Roma Capoccia

La riforma che manca, quella di Roma Capitale

Gianluca De Rosa

Era la terza gamba, con autonomia e presidenzialismo, del trittico di riforme sognato dalla maggioranza. Priorità assoluta di Meloni, doveva viaggiare insieme al ddl sull’autonomia, ma per adesso non c’è un testo. E anche in FdI iniziano i primi malumori

 Quando non era ancora a palazzo Chigi, per Giorgia Meloni era una priorità assoluta. Nel 2020 fu lei la prima firmataria di un ordine del giorno alla manovra per impegnare il governo ad approvare al più presto la riforma di Roma Capitale. Un cavallo di battaglia del partito dei patrioti. Oltre a quello, l’allora parlamentare di FdI aveva presentato anche un emendamento alla legge di bilancio per l’istituzione di un fondo da un miliardo di euro per il trasferimento dei poteri al comune. “Roma deve avere lo status che merita”, era la parola d’ordine. All’opposizione Giorgia Meloni era la più strenua sostenitrice in parlamento degli interessi della capitale. “Arrivata a palazzo Chigi, almeno per adesso, sembra essersene dimenticata”, dice al Foglio Svetlana Celli, presidente dell’Assemblea capitolina e consigliera del Pd. “Con la riforma costituzionale per Roma, che darebbe alla città i poteri che  tutte le altre capitali europee hanno, è necessario fare in fretta, FdI lo aveva promesso durante le elezioni, ora sono al governo, e allora si dovrebbero muovere”. Premierato, autonomia differenziata… e Roma?

Dov’è finita la terza gamba della grande stagione di riforma promessa da Giorgia Meloni? Anche dentro FdI qualcuno comincia a chiederselo. Soprattutto nella compagine capitolina del partito tutti ricordano che il provvedimento doveva essere collegato all’autonomia, un provvedimento che ai dirigenti romani di FdI piace poco e che fa felici “solo i fratelli del Nord”. E però se il ddl Calderoli ha già cominciato il suo iter in commissione Affari costituzionali al Senato, della riforma di Roma nessuno sa niente. Si vocifera dell’intenzione del governo di presentare un proprio testo, senza lasciare l’iniziativa ai parlamentari, sullo stesso schema di quanto fatto con il premierato. In Campidoglio si preferisce attendere prima di commentare. Anche tra chi è vicino al sindaco Roberto Gualtieri c’è chi spera che venerdì, quando in Consiglio dei ministri arriverà proprio la riforma sul premierato, possa esserci una sorpresa. Chissà. 
“D’altronde – dice Riccardo Magi, deputato di +Europa sempre attentissimo alle questioni romane – questa, tra quelle promesse da Meloni, è la riforma che manca. Certo visto i pasticci che la maggioranza sta facendo con il premierato un po’ forse è il caso di preoccuparsi, visto che la riforma di Roma è questione molto più complessa, poco ideologica e che riguarda come devono interagire comune, città metropolitana e municipi”.
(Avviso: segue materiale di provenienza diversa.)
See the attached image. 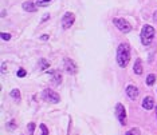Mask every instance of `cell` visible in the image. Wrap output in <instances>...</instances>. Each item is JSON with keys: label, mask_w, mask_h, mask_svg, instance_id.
<instances>
[{"label": "cell", "mask_w": 157, "mask_h": 135, "mask_svg": "<svg viewBox=\"0 0 157 135\" xmlns=\"http://www.w3.org/2000/svg\"><path fill=\"white\" fill-rule=\"evenodd\" d=\"M115 60L121 68H126V66L130 62V47L128 43H121L117 47V54H115Z\"/></svg>", "instance_id": "6da1fadb"}, {"label": "cell", "mask_w": 157, "mask_h": 135, "mask_svg": "<svg viewBox=\"0 0 157 135\" xmlns=\"http://www.w3.org/2000/svg\"><path fill=\"white\" fill-rule=\"evenodd\" d=\"M141 43L144 46H149L151 43L153 42V38H155V28H153L152 26L146 24L142 27L141 29Z\"/></svg>", "instance_id": "7a4b0ae2"}, {"label": "cell", "mask_w": 157, "mask_h": 135, "mask_svg": "<svg viewBox=\"0 0 157 135\" xmlns=\"http://www.w3.org/2000/svg\"><path fill=\"white\" fill-rule=\"evenodd\" d=\"M42 96H43L44 100H47V102H50V103H54V104H57V103L60 102L59 94H57L54 90H50V88L44 90L42 92Z\"/></svg>", "instance_id": "3957f363"}, {"label": "cell", "mask_w": 157, "mask_h": 135, "mask_svg": "<svg viewBox=\"0 0 157 135\" xmlns=\"http://www.w3.org/2000/svg\"><path fill=\"white\" fill-rule=\"evenodd\" d=\"M113 24L124 33H128V32L132 31V26L129 24V22H126V20L122 19V18H114L113 19Z\"/></svg>", "instance_id": "277c9868"}, {"label": "cell", "mask_w": 157, "mask_h": 135, "mask_svg": "<svg viewBox=\"0 0 157 135\" xmlns=\"http://www.w3.org/2000/svg\"><path fill=\"white\" fill-rule=\"evenodd\" d=\"M115 116H117L118 122L121 123L122 126H125L126 124V110H125L124 104H121V103L115 104Z\"/></svg>", "instance_id": "5b68a950"}, {"label": "cell", "mask_w": 157, "mask_h": 135, "mask_svg": "<svg viewBox=\"0 0 157 135\" xmlns=\"http://www.w3.org/2000/svg\"><path fill=\"white\" fill-rule=\"evenodd\" d=\"M75 22V15L73 12H66L62 18V28L63 29H69L71 26Z\"/></svg>", "instance_id": "8992f818"}, {"label": "cell", "mask_w": 157, "mask_h": 135, "mask_svg": "<svg viewBox=\"0 0 157 135\" xmlns=\"http://www.w3.org/2000/svg\"><path fill=\"white\" fill-rule=\"evenodd\" d=\"M63 67H64V71H66L67 74H70V75H74V74H77V64L73 62V59L70 58H64L63 59Z\"/></svg>", "instance_id": "52a82bcc"}, {"label": "cell", "mask_w": 157, "mask_h": 135, "mask_svg": "<svg viewBox=\"0 0 157 135\" xmlns=\"http://www.w3.org/2000/svg\"><path fill=\"white\" fill-rule=\"evenodd\" d=\"M138 94H140L138 88L136 86H133V84H129V86L126 87V95H128V98L130 100H136V99H137Z\"/></svg>", "instance_id": "ba28073f"}, {"label": "cell", "mask_w": 157, "mask_h": 135, "mask_svg": "<svg viewBox=\"0 0 157 135\" xmlns=\"http://www.w3.org/2000/svg\"><path fill=\"white\" fill-rule=\"evenodd\" d=\"M51 79H53V83L55 84V86H59L60 83H62V74H60V71L58 70H54L51 71Z\"/></svg>", "instance_id": "9c48e42d"}, {"label": "cell", "mask_w": 157, "mask_h": 135, "mask_svg": "<svg viewBox=\"0 0 157 135\" xmlns=\"http://www.w3.org/2000/svg\"><path fill=\"white\" fill-rule=\"evenodd\" d=\"M155 107V100H153L152 96H145L144 100H142V109L144 110H152Z\"/></svg>", "instance_id": "30bf717a"}, {"label": "cell", "mask_w": 157, "mask_h": 135, "mask_svg": "<svg viewBox=\"0 0 157 135\" xmlns=\"http://www.w3.org/2000/svg\"><path fill=\"white\" fill-rule=\"evenodd\" d=\"M22 7H23V9H24L26 12H35L36 8H38V5H36L35 3H32V2H24L22 4Z\"/></svg>", "instance_id": "8fae6325"}, {"label": "cell", "mask_w": 157, "mask_h": 135, "mask_svg": "<svg viewBox=\"0 0 157 135\" xmlns=\"http://www.w3.org/2000/svg\"><path fill=\"white\" fill-rule=\"evenodd\" d=\"M133 71H134L136 75H141V74H142V60L140 59V58L134 62V67H133Z\"/></svg>", "instance_id": "7c38bea8"}, {"label": "cell", "mask_w": 157, "mask_h": 135, "mask_svg": "<svg viewBox=\"0 0 157 135\" xmlns=\"http://www.w3.org/2000/svg\"><path fill=\"white\" fill-rule=\"evenodd\" d=\"M156 82V75H153V74H149L148 78H146V80H145V83H146V86H153Z\"/></svg>", "instance_id": "4fadbf2b"}, {"label": "cell", "mask_w": 157, "mask_h": 135, "mask_svg": "<svg viewBox=\"0 0 157 135\" xmlns=\"http://www.w3.org/2000/svg\"><path fill=\"white\" fill-rule=\"evenodd\" d=\"M9 95H11V98H13V99L19 100V99H20V91H19L18 88H13L11 92H9Z\"/></svg>", "instance_id": "5bb4252c"}, {"label": "cell", "mask_w": 157, "mask_h": 135, "mask_svg": "<svg viewBox=\"0 0 157 135\" xmlns=\"http://www.w3.org/2000/svg\"><path fill=\"white\" fill-rule=\"evenodd\" d=\"M49 3H51V0H36V5L38 7H46L49 5Z\"/></svg>", "instance_id": "9a60e30c"}, {"label": "cell", "mask_w": 157, "mask_h": 135, "mask_svg": "<svg viewBox=\"0 0 157 135\" xmlns=\"http://www.w3.org/2000/svg\"><path fill=\"white\" fill-rule=\"evenodd\" d=\"M39 129L42 130V135H49V129L46 127V124H44V123H40Z\"/></svg>", "instance_id": "2e32d148"}, {"label": "cell", "mask_w": 157, "mask_h": 135, "mask_svg": "<svg viewBox=\"0 0 157 135\" xmlns=\"http://www.w3.org/2000/svg\"><path fill=\"white\" fill-rule=\"evenodd\" d=\"M15 127H16L15 120H11V122H8V124H7V129L8 130H15Z\"/></svg>", "instance_id": "e0dca14e"}, {"label": "cell", "mask_w": 157, "mask_h": 135, "mask_svg": "<svg viewBox=\"0 0 157 135\" xmlns=\"http://www.w3.org/2000/svg\"><path fill=\"white\" fill-rule=\"evenodd\" d=\"M26 75H27L26 70H24V68H19V71H18V76H19V78H24Z\"/></svg>", "instance_id": "ac0fdd59"}, {"label": "cell", "mask_w": 157, "mask_h": 135, "mask_svg": "<svg viewBox=\"0 0 157 135\" xmlns=\"http://www.w3.org/2000/svg\"><path fill=\"white\" fill-rule=\"evenodd\" d=\"M27 129H28L30 134H34V130H35V124H34V123H28V126H27Z\"/></svg>", "instance_id": "d6986e66"}, {"label": "cell", "mask_w": 157, "mask_h": 135, "mask_svg": "<svg viewBox=\"0 0 157 135\" xmlns=\"http://www.w3.org/2000/svg\"><path fill=\"white\" fill-rule=\"evenodd\" d=\"M2 39L3 40H9V39H11V35H9V33H7V32H2Z\"/></svg>", "instance_id": "ffe728a7"}, {"label": "cell", "mask_w": 157, "mask_h": 135, "mask_svg": "<svg viewBox=\"0 0 157 135\" xmlns=\"http://www.w3.org/2000/svg\"><path fill=\"white\" fill-rule=\"evenodd\" d=\"M40 63H42V67H43V70H44V68H49V63H47L46 60H42V62H40Z\"/></svg>", "instance_id": "44dd1931"}, {"label": "cell", "mask_w": 157, "mask_h": 135, "mask_svg": "<svg viewBox=\"0 0 157 135\" xmlns=\"http://www.w3.org/2000/svg\"><path fill=\"white\" fill-rule=\"evenodd\" d=\"M49 18H50V15H49V13H46V15H44V16H43V19H42V20H40V23L46 22V20H47V19H49Z\"/></svg>", "instance_id": "7402d4cb"}, {"label": "cell", "mask_w": 157, "mask_h": 135, "mask_svg": "<svg viewBox=\"0 0 157 135\" xmlns=\"http://www.w3.org/2000/svg\"><path fill=\"white\" fill-rule=\"evenodd\" d=\"M153 20H155V23H157V11L155 12V15H153Z\"/></svg>", "instance_id": "603a6c76"}, {"label": "cell", "mask_w": 157, "mask_h": 135, "mask_svg": "<svg viewBox=\"0 0 157 135\" xmlns=\"http://www.w3.org/2000/svg\"><path fill=\"white\" fill-rule=\"evenodd\" d=\"M47 39H49V35H46V33L42 35V40H47Z\"/></svg>", "instance_id": "cb8c5ba5"}, {"label": "cell", "mask_w": 157, "mask_h": 135, "mask_svg": "<svg viewBox=\"0 0 157 135\" xmlns=\"http://www.w3.org/2000/svg\"><path fill=\"white\" fill-rule=\"evenodd\" d=\"M2 71H3V72H5V63H3V64H2Z\"/></svg>", "instance_id": "d4e9b609"}, {"label": "cell", "mask_w": 157, "mask_h": 135, "mask_svg": "<svg viewBox=\"0 0 157 135\" xmlns=\"http://www.w3.org/2000/svg\"><path fill=\"white\" fill-rule=\"evenodd\" d=\"M125 135H134V134H133V133H132V131H128V133H126Z\"/></svg>", "instance_id": "484cf974"}, {"label": "cell", "mask_w": 157, "mask_h": 135, "mask_svg": "<svg viewBox=\"0 0 157 135\" xmlns=\"http://www.w3.org/2000/svg\"><path fill=\"white\" fill-rule=\"evenodd\" d=\"M156 115H157V107H156Z\"/></svg>", "instance_id": "4316f807"}]
</instances>
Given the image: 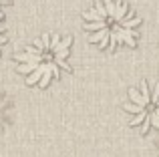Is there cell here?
<instances>
[{
    "label": "cell",
    "instance_id": "obj_3",
    "mask_svg": "<svg viewBox=\"0 0 159 157\" xmlns=\"http://www.w3.org/2000/svg\"><path fill=\"white\" fill-rule=\"evenodd\" d=\"M129 115V125L139 127L143 135L159 131V81H141L127 93L123 105Z\"/></svg>",
    "mask_w": 159,
    "mask_h": 157
},
{
    "label": "cell",
    "instance_id": "obj_1",
    "mask_svg": "<svg viewBox=\"0 0 159 157\" xmlns=\"http://www.w3.org/2000/svg\"><path fill=\"white\" fill-rule=\"evenodd\" d=\"M139 26L141 18L123 0H97L83 14V28L89 32V40L103 51L133 48L139 40Z\"/></svg>",
    "mask_w": 159,
    "mask_h": 157
},
{
    "label": "cell",
    "instance_id": "obj_2",
    "mask_svg": "<svg viewBox=\"0 0 159 157\" xmlns=\"http://www.w3.org/2000/svg\"><path fill=\"white\" fill-rule=\"evenodd\" d=\"M70 36L47 32L24 51L14 52L16 71L26 77V85H39L40 89H47L51 81H58L62 73L70 71Z\"/></svg>",
    "mask_w": 159,
    "mask_h": 157
},
{
    "label": "cell",
    "instance_id": "obj_4",
    "mask_svg": "<svg viewBox=\"0 0 159 157\" xmlns=\"http://www.w3.org/2000/svg\"><path fill=\"white\" fill-rule=\"evenodd\" d=\"M2 18H4V14H2V10H0V20H2ZM4 30H6L4 24H0V48H2L4 43H6V32H4Z\"/></svg>",
    "mask_w": 159,
    "mask_h": 157
}]
</instances>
Una cosa è certa. Nella scorsa legislatura una maggioranza trasversale aveva già espresso un primo voto per avviare il percorso di riforma. Il testo base, elaborato da Anna Grazia Calabria (FI) e Stefano Ceccanti (Pd) e composto di soli due articoli, era stato votato nell’aprile del 2022 da i parlamentari di tutti i partiti. Prevedeva una modifica dell’articolo 114 della Costituzione che avrebbe dotato Roma della stessa potestà legislativa di cui godono le regioni (e quindi relativamente alle stesse materie, con la sola eccezione della salute) e la possibilità per Roma di “conferire con legge le proprie funzioni amministrative ai municipi”.


Pochi mesi più tardi però il governo cadde e della riforma non se ne fece niente. “Perché non ripartire proprio dal quello?”, si chiede oggi la presidente dell’Assemblea capitolina Svetlana Celli. E’ un ipotesi che non esclude anche Andrea De Priamo, senatore di FdI in commissione Affari costituzionali a palazzo Madama. “Questo governo è stato molto attento a Roma, penso al supporto eccezionale per Giubileo e ai fondi stanziati per arrivare finalmente al completamento della metro C, il passaggio successivo spero e credo che sarà quello di approvare, dopo la fondamentale riforma istituzionale, anche quella per dotare Roma dello status che merita e che rientra, insieme all’autonomia, in una complessiva riforma dei poteri dello stato sui territori, partire dal testo approvato nella scorsa legislatura potrebbe essere una buona idea, ma vediamo cosa farà il governo”.